Women boost the economy in rural Cumbria

Female owned or managed businesses are at the forefront of helping Cumbria’s economy – after it was revealed that they Women made up more than half of those taking part in a successful support project.

Cumbria’s pioneering LEAD programme is celebrating a year of success in helping small businesses across the county face their challenges.

The LEAD (Leading Enterprise and Development) course is aimed at micro-businesses with less than 50 staff.

In the North West the percentage of female business ownership and management is around 30 per cent and falls even lower in the rural areas of Cumbria.

However, Rachael Sterrett, LEAD project manager at the University of Cumbria Business School, said: “Here in Cumbria more than 50 per cent of those who have attended LEAD are women, a figure we are delighted with.”

The programme also received widespread acclaim earlier this year for helping small business tackle the challenges thrown up by the floods that devastated the west of the county.

The figures also show that in its first year the project has helped almost 40 companies from across the county, employing more than 300 people.

The LEAD programme has been designed in conjunction with small business. It concentrates on the business itself and the personal development of owner-managers.
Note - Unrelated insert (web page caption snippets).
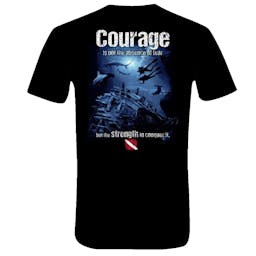 Amphibious Outfitters Courage T-Shirt Thumbnail}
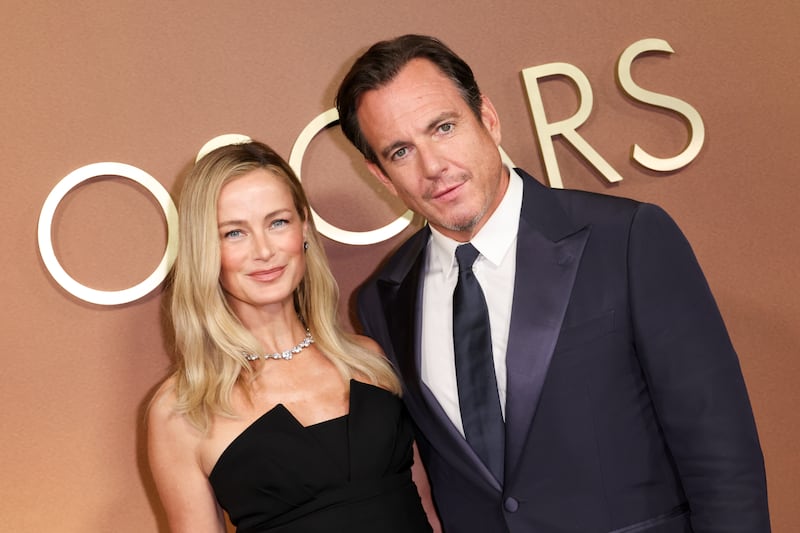 Carolyn Murphy and Will Arnett at The 16th Governors Awards held at The Ray Dolby Ballroom at Ovation Hollywood on November 16, 2025 in Los Angeles, California. (Photo by JC Olivera/WWD via Getty Images)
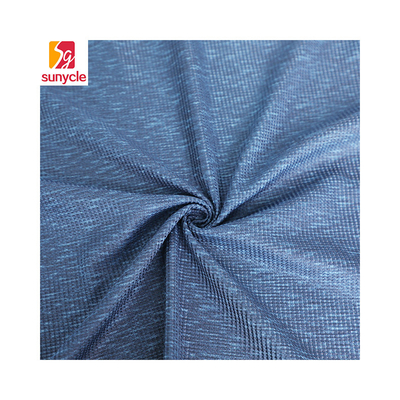 De blauwe Wafel Van kationen van de Stoffenspandex van Polyester Enige Jersey breit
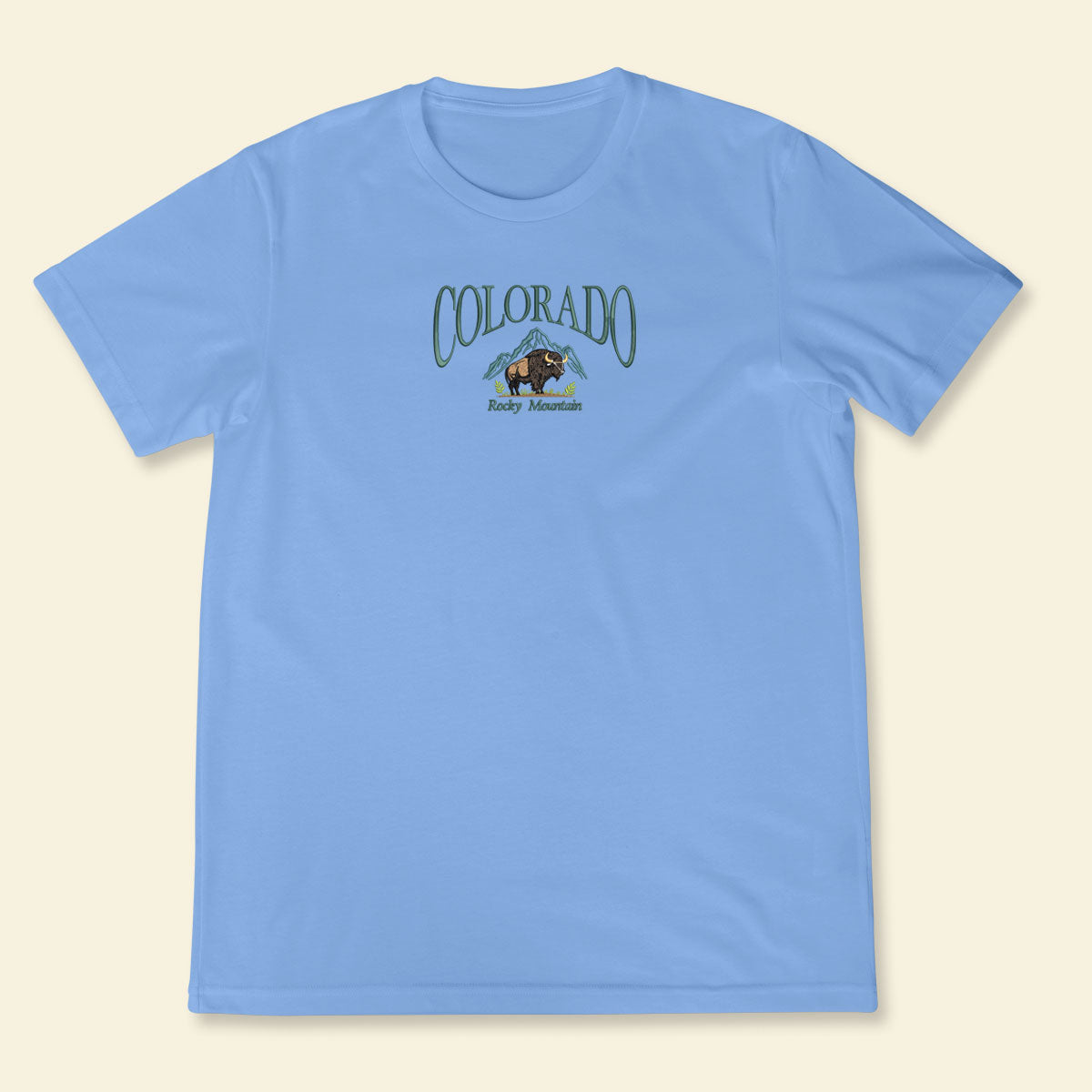 Embroidery Colorado Rocky Mountain National Park T-shirt 1688700598399.jpg
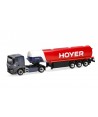 HERPA 318136 MAN TGS TN Semirimorchio cisterna per benzina "Hoyer" - 1:87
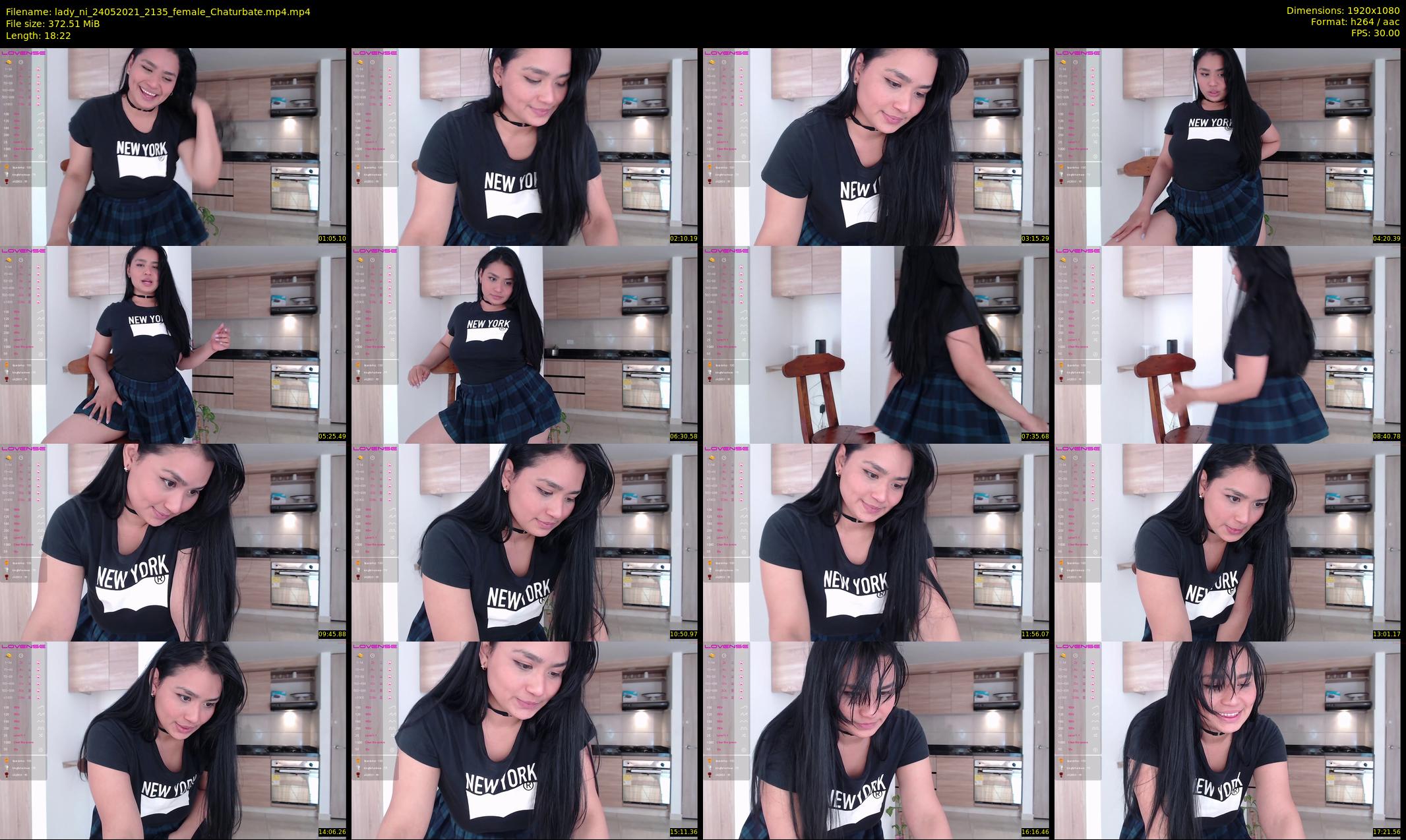 lady_ni — 19 minute Chaturbate female cam show recording, 1080p, May 24, 2021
It is being rolled out by the University of Cumbria Business School as part of a £9.5 million plan by the Northwest Regional Development Agency (NWDA) to boost small businesses in the county and across the North West.

Professor Steve Kempster, Head of the University of Cumbria Business School, said: “LEAD gives owner-managers the opportunity to focus on the growth, profitability and success of their business and will be a great help to many SMEs across the Cumbrian economy.”

Jane Maggs, who runs Wigton-based Wild and Fruitful, which makes pickles, jams and marmalade, is among the businesswoman who has attended LEAD. She is full of praise for the help it has given her in developing her business.

She said: “There wasn’t one single thing that made me think, eureka! It was more a question of ideas and suggestions seeping in gradually; things that made a huge and lasting difference to how I viewed the business.

“The sessions that were particularly helpful were the problem-sharing workshops and discussions.”

The LEAD programme is running in five locations across Cumbria over a three year period: Workington, Carlisle, Penrith, Ambleside and Furness. Recruiting for the next cohort is underway.